II. L’inéluctable rapprochement avec le statut d’artiste-interprète
Au regard de l’article L. 212-1 du CPI « l’artiste-interprète ou exécutant est la personne qui présente chante, récite, déclame, joue ou exécute de toute autre manière une œuvre littéraire ou artistique, un numéro de variétés, de cirque ou de marionnette. » La liste présentée par l’article L. 712-2 du Code du travail n’étant pas limitative, il est possible de voir apparaître de nouvelles catégories, et pourquoi pas la catégorie de l’influenceur ?
Storyboards, mémos, ou encore scénarios, l’influenceur se met en scène en suivant des directives données par l’entreprise dont il promeut les produits ou les services. Mais peut-on qualifier ces dernières comme des œuvres de l’esprit ? L’article L. 112-1 du CPI énonce que « les dispositions du présent code protègent les droits des auteurs sur toutes les œuvres de l’esprit, quels qu’en soient le genre, la forme d’expression, le mérite ou la destination ». Sous réserve de son originalité, il est possible qu’un scénario publicitaire soit considéré comme une œuvre de l’esprit. Les œuvres publicitaires sont conçues pour promouvoir un produit ou service dans le cadre d’une campagne publicitaire. À titre d’exemple, sont des créations protégées par le droit d’auteur des « photoboards », car ils sont une synthèse graphique des vidéoclips publicitaires.

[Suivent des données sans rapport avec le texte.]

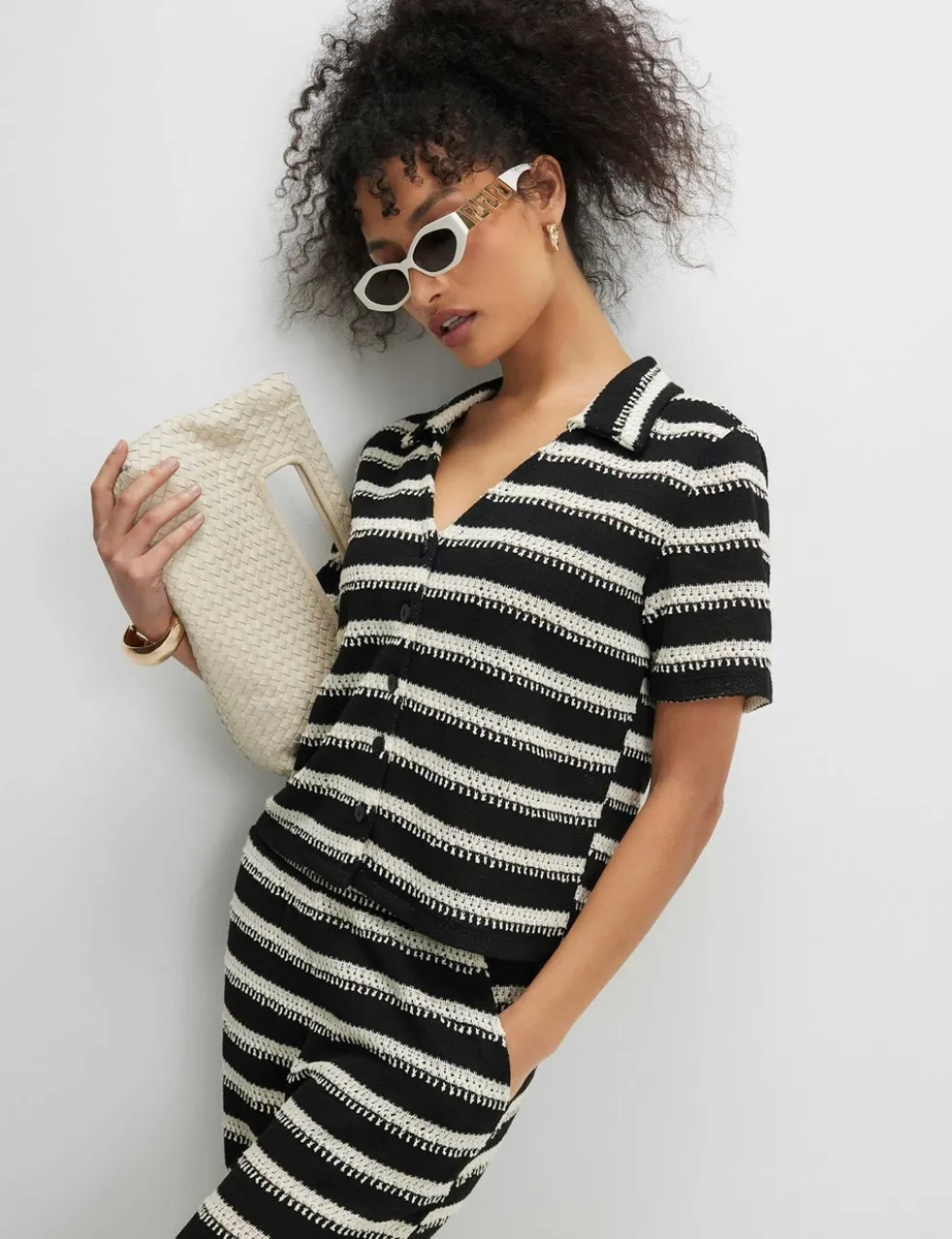 Striped Textured Collared Shirt with Cotton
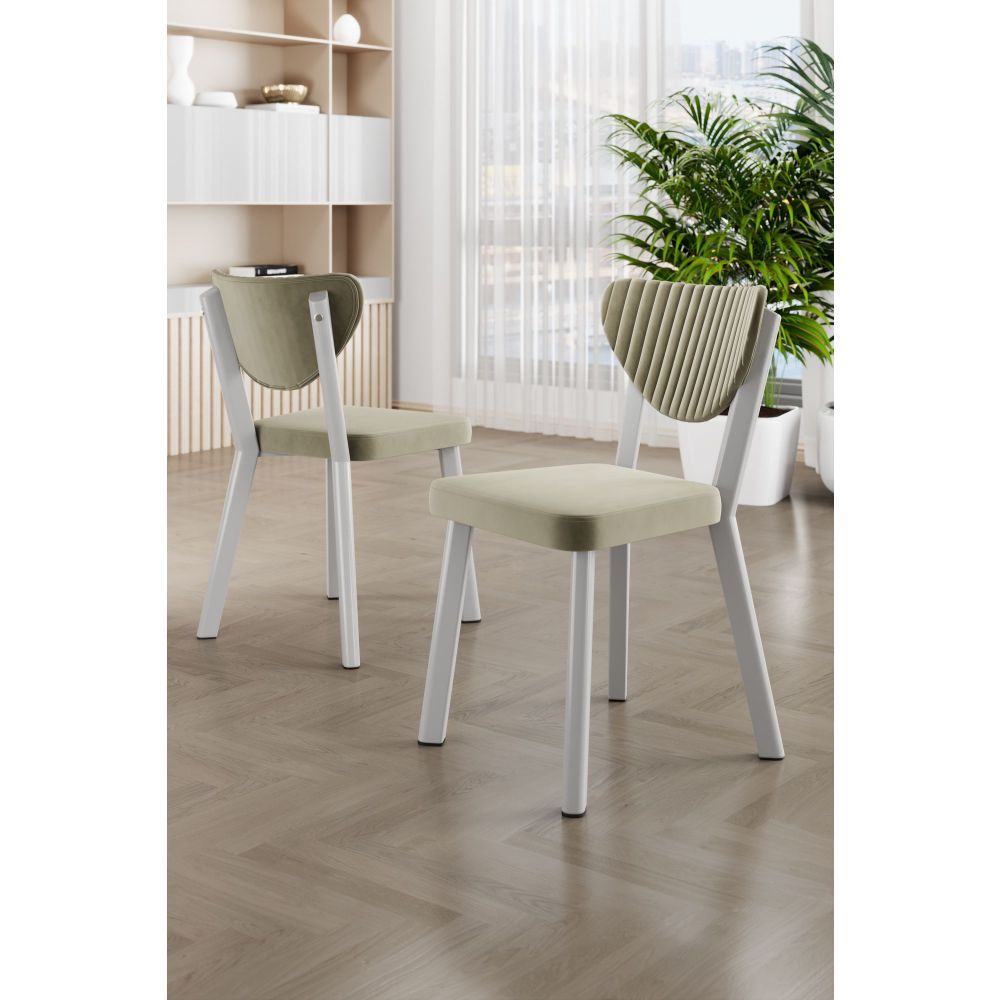 Set Stolica (4 Komada) Arfe - Boje: Krem, Bijela Krem slika 1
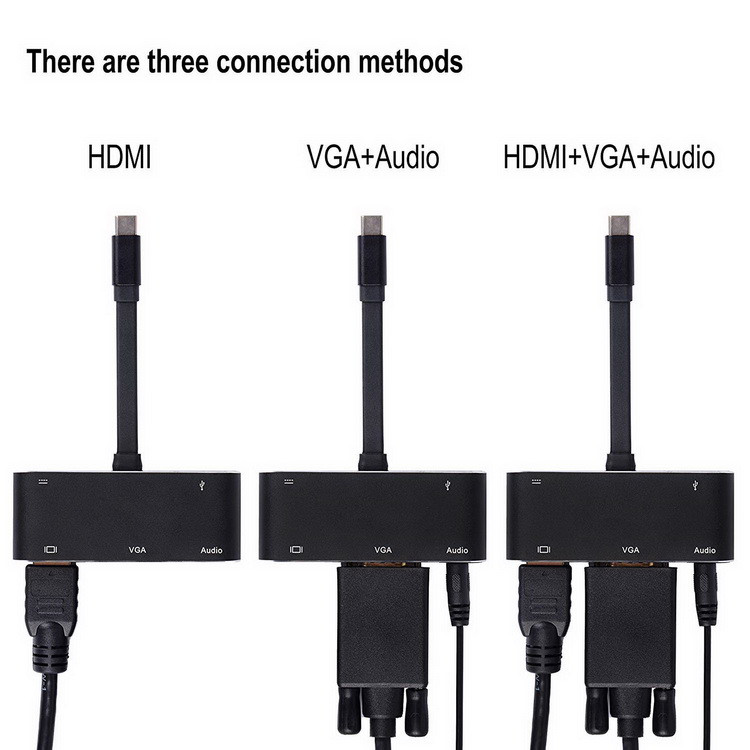 Адаптер - переходник - хаб 5in1 USB3.1 Type-C на HDMI - VGA - jack 3.5mm (AUX) - USB3.0 - USB3.1 Type-C - фото 1 - id-p141934263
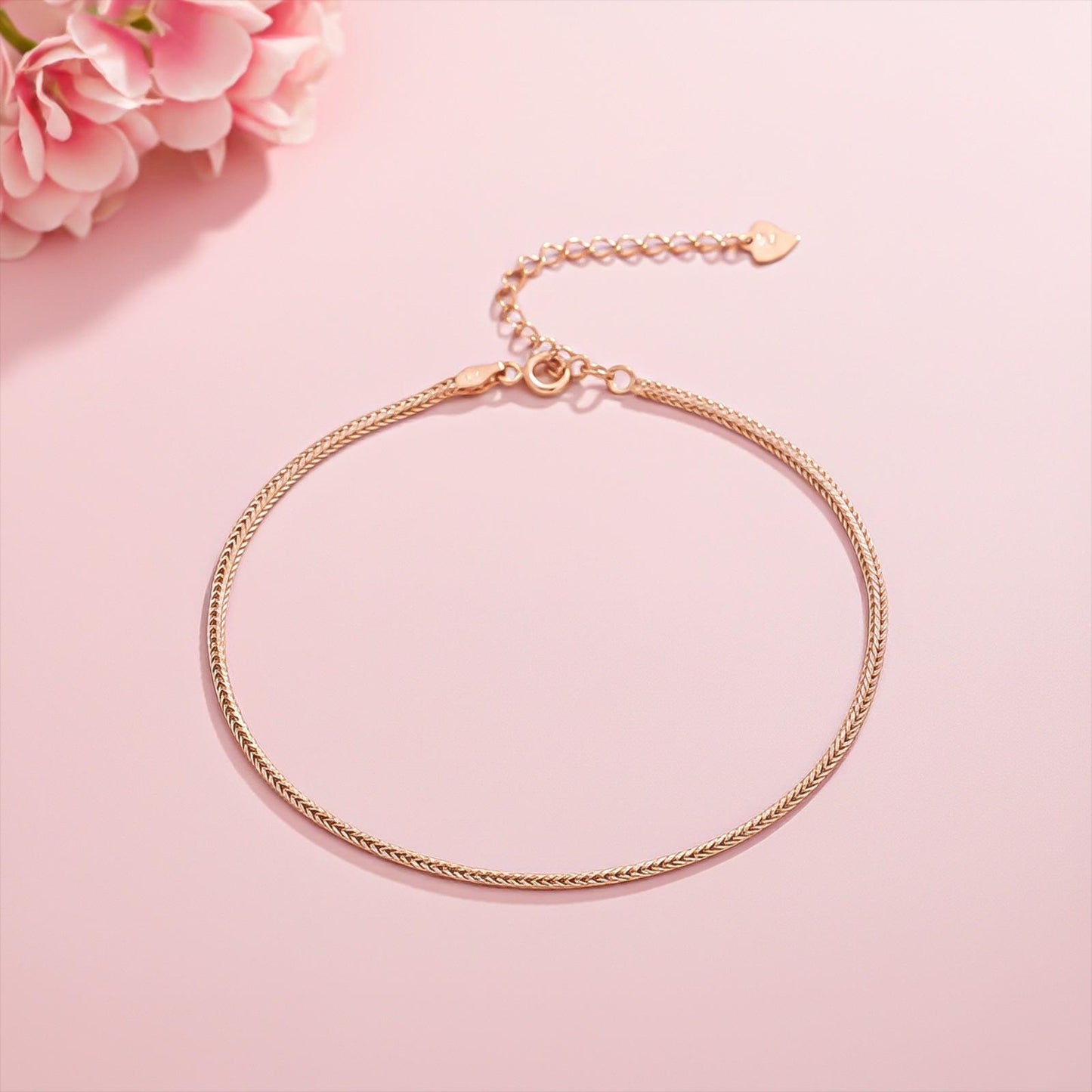 Rose Gold Snake Chain Classic Anklet
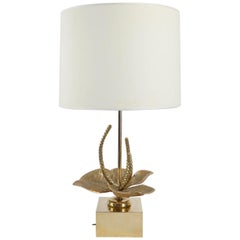 1960s Bronze and Brass Flower Lamp in a Style of Maison Charles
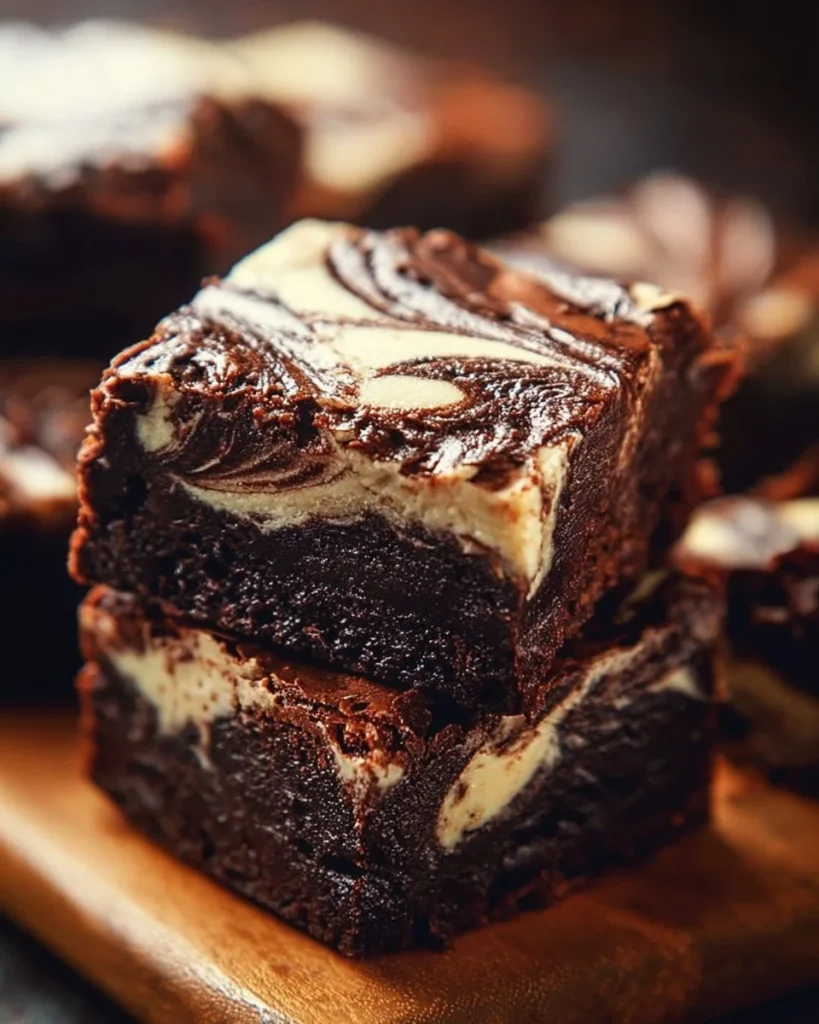 Delicious cream cheese swirled brownies with chocolate and creamy texture
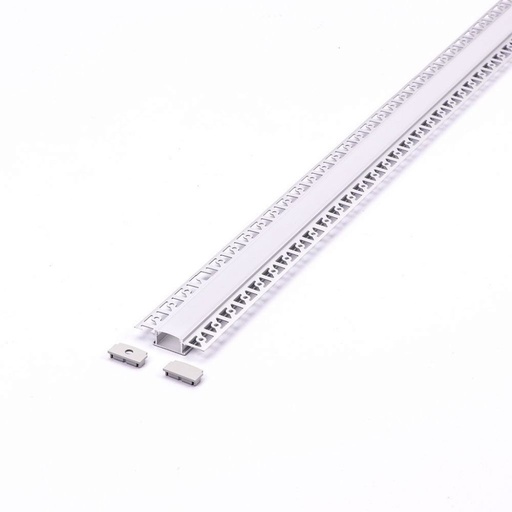 [3359] [VQ22633591] PERFIL DE ALUMINIO DE ENCASTRAR V-TAC COLOR ALUMINIO DIFUSOR OPAL 2000X61.5X14MM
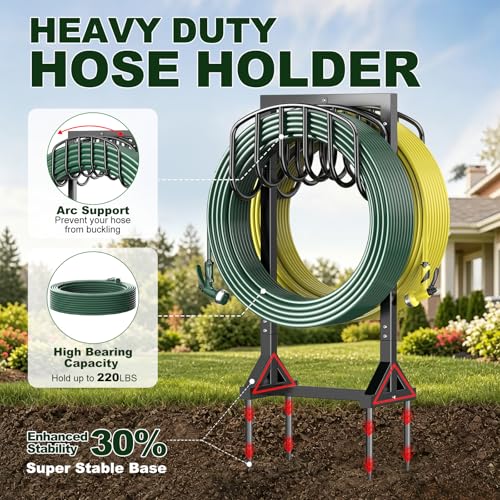 HeroicLion Garden Hose Holder Holds 2 x 151FT Hoses, Heavy-Duty Metal Freestanding Hose Stand Hanger with Stable Base, Rustproof Double Water Hose Holders for Outside Yard Lawn Farm, Black - color: Black-36.6 inch Height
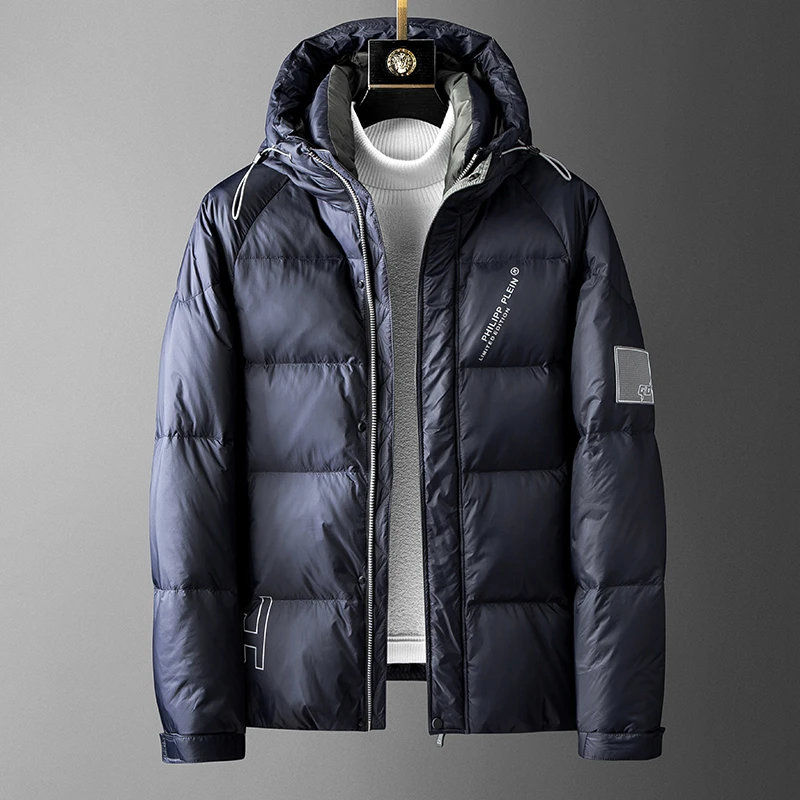 高端冬装轻便大朵鹅绒羽绒服男短款连帽加厚新款男士冬季男装外套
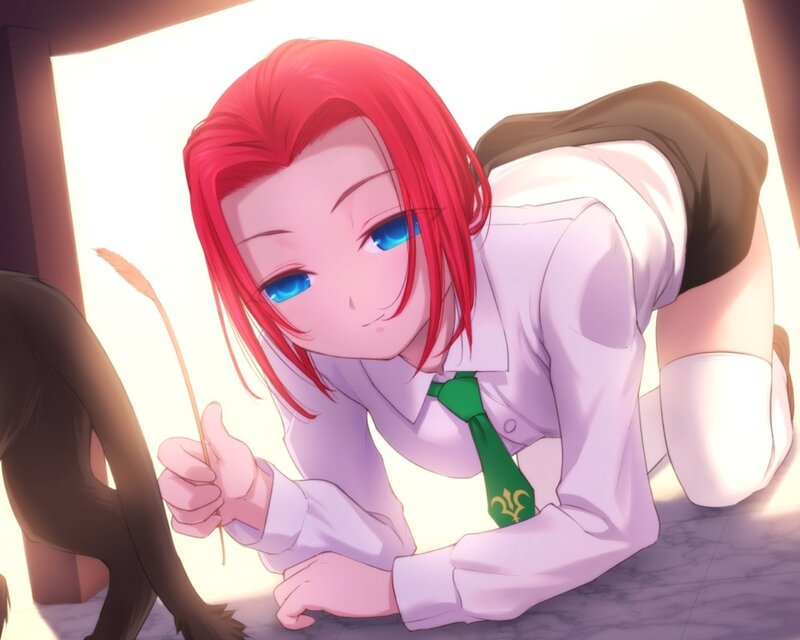 red-haired anime girl on floor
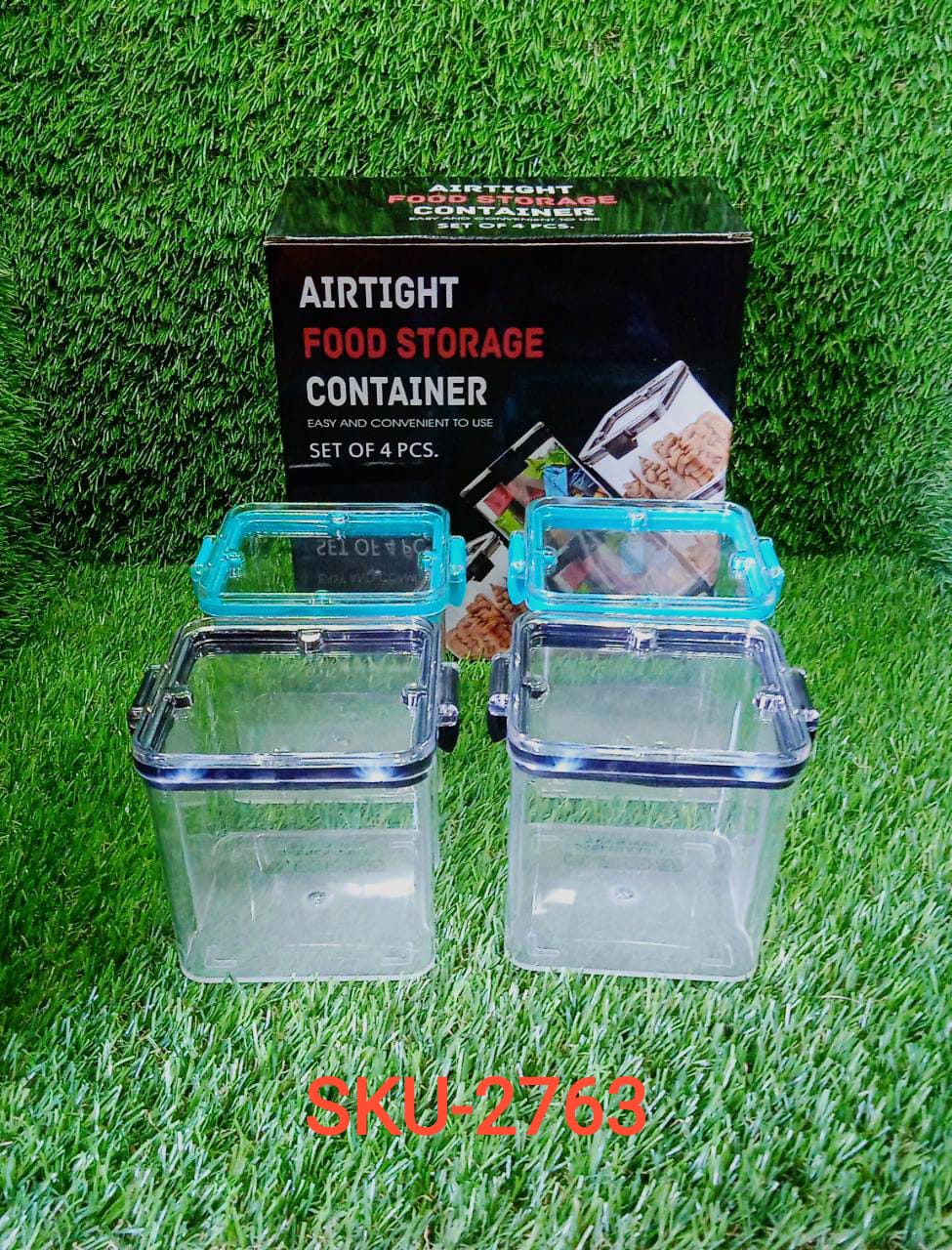 Four square food storage containers, showing different uses and arrangements.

« J’aurais voulu être un artiste » : Nombreux sont ceux qui souhaitent reprendre à leur compte les paroles de la chanson écrite par Luc Plamondon « Les blues du Businessman ». C’est notamment le cas de certains candidats de télé-réalité qui ont cherché à revendiquer la qualité d’artiste-interprète pour bénéficier de la présomption de salariat. L’écho à la fameuse affaire « Ile de la tentation » est essentiel au développement.
La cour d’appel de Versailles précisait alors que « le métier d’acteur consiste à interpréter un personnage autre que soi-même. » (CA Versailles, 5 avr. 2011, n°10/02621). La cour d’appel de Paris quant à elle avait précisé antérieurement que pour être qualifié d’artiste-interprète, il était nécessaire que l’aspirant artiste démontre qu’il apporte une « contribution originale et personnelle à travers sa prestation » (CA Paris, 2e ch., 3 mai 1996). Ce n’était pas le cas de ces candidats de télé-réalité qui n’avaient pas joué de rôle, ni lu de texte. Il leur était uniquement demandé d’être eux-mêmes, aussi artificielles que soient les situations dans lesquelles ils ont pu se trouver. Toutefois, si le verbe tenter ne rime pas avec jouer, il rime avec le verbe travailler. La Haute juridiction interrogée sur cette problématique a pu considérer que les participants étaient des travailleurs mais pas des artistes-interprètes (Cass. 1re civ., 24 avr. 2013, n° 11-19.091.)